Given exercise
In the mailing-list thread about Condor resource limits, which file does the poster plan to edit to try the suggested ulimit fix?

[Date Prev][Date Next][Thread Prev][Thread Next][Date Index][Thread Index]

Re: [condor-users] Fwd: [Medusa-users] ulimit -a



Hi,

> On Monday 29 September 2003 12:10 pm, Alexander Klyubin wrote:
> > Actually, looking at the log entries in StarterLog I start to suspect
> > that Condor indeed sets resource limits for job processes.
> > For example, Windows machine's StarterLog:
> >    9/29 15:08:57 Setting resource limits not implemented!
> > Linux machine's StarterLog:
> >    9/8 20:07:52 Done setting resource limits
> >
> > I wonder what limits it tries to set and where the settings governing
> > this process are located.
> 
> Scott & everybody else:
> 
> Yeah.  After thinking about this some more, I know what the problem is.  
> Condor, and processes started by Condor will completely ignore limits.conf.  
> Completely.
> 
> The only solution that I can think of is to start the condor master (which 
> you're running as root, I gather), from a script which looks something like:
> 
> #!/bin/sh
> ulimit -n 4096
> /path/to/condor/bin/condor_master
> 
> Does this work?

I will try this later by just editing /etc/init.d/condor. Right now
there are a bunch of jobs running so I have to wait until later. I
will let you know.

> 
> Now, another option that could work would be to replace your startd with a 
> script.
> 
> Why does this work?  Because the master and the startd are both run as root 
> that can crank up their limits.
> 
> Problems:  *Any* process startd by Condor will have these bigger limits.

This is fine for us. We have edited limits.conf for all users anyway.

> 
> Perhaps we should make Condor use PAM, but it currently doesn't.

Data
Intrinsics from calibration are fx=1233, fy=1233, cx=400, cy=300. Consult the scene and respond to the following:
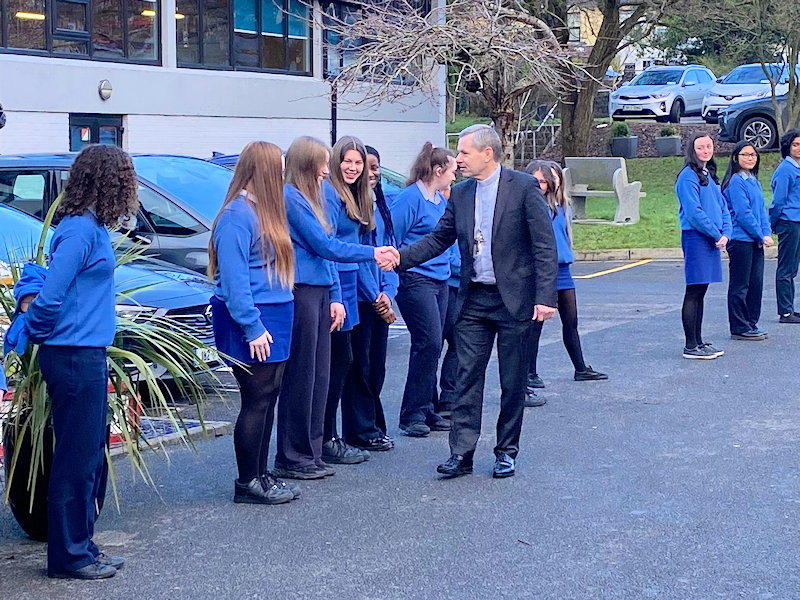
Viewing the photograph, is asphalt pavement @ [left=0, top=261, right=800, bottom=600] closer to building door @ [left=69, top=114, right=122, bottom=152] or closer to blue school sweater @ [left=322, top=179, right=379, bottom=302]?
blue school sweater @ [left=322, top=179, right=379, bottom=302]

Answer to this task
/etc/init.d/condor